STATED TASK ::
Copy out all of the material below word for word, leaving out the pictures.
+++
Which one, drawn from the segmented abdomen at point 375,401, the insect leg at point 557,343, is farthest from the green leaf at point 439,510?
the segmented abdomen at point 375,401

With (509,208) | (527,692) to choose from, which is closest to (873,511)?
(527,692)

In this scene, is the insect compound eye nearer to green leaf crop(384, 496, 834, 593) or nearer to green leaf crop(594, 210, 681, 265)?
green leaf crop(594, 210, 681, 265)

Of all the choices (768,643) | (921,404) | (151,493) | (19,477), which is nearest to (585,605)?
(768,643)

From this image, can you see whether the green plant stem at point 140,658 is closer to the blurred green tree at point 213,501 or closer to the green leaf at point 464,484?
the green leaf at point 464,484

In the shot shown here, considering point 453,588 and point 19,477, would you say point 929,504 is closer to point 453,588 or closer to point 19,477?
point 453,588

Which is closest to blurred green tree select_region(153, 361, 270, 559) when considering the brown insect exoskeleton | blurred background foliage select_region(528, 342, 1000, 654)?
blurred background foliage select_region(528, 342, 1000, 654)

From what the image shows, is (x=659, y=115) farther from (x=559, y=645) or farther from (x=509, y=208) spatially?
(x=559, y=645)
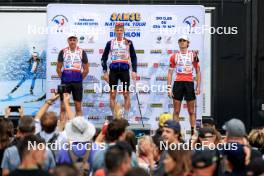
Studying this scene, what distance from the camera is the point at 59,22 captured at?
10547 millimetres

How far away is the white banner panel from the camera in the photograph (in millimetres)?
10492

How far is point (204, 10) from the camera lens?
+++
RESULT OF THE TASK ::
Which one, drawn from the segmented abdomen at point 375,401, the insect leg at point 557,343, is farthest from the green leaf at point 439,510?
the segmented abdomen at point 375,401

With (509,208) | (527,692) to choose from, which is closest to (873,511)?
(527,692)

In this scene, is the insect compound eye nearer to green leaf crop(384, 496, 834, 593) or nearer to green leaf crop(594, 210, 681, 265)?
green leaf crop(594, 210, 681, 265)

Of all the choices (768,643) | (921,404) | (151,493) | (19,477), which is nearest to (585,605)?
(768,643)

From this image, can you see whether the green plant stem at point 140,658 is closer to the blurred green tree at point 213,501 or closer to the green leaf at point 464,484?
the green leaf at point 464,484

In the shot shown here, considering point 453,588 and point 19,477, would you say point 929,504 is closer to point 453,588 or closer to point 19,477?
point 453,588

Which is closest to blurred green tree select_region(153, 361, 270, 559) when considering the brown insect exoskeleton | blurred background foliage select_region(528, 342, 1000, 654)?
blurred background foliage select_region(528, 342, 1000, 654)

From what the image shows, is (x=659, y=115) farther from (x=559, y=645) or farther from (x=509, y=208) spatially?
(x=559, y=645)
Studying this scene, what distance from the camera is the point at 59,22 captured at?
10547 millimetres

How far away is the white banner panel from the camera in the photograph (in millimetres)?
10492

How far is point (204, 10) from the camera lens?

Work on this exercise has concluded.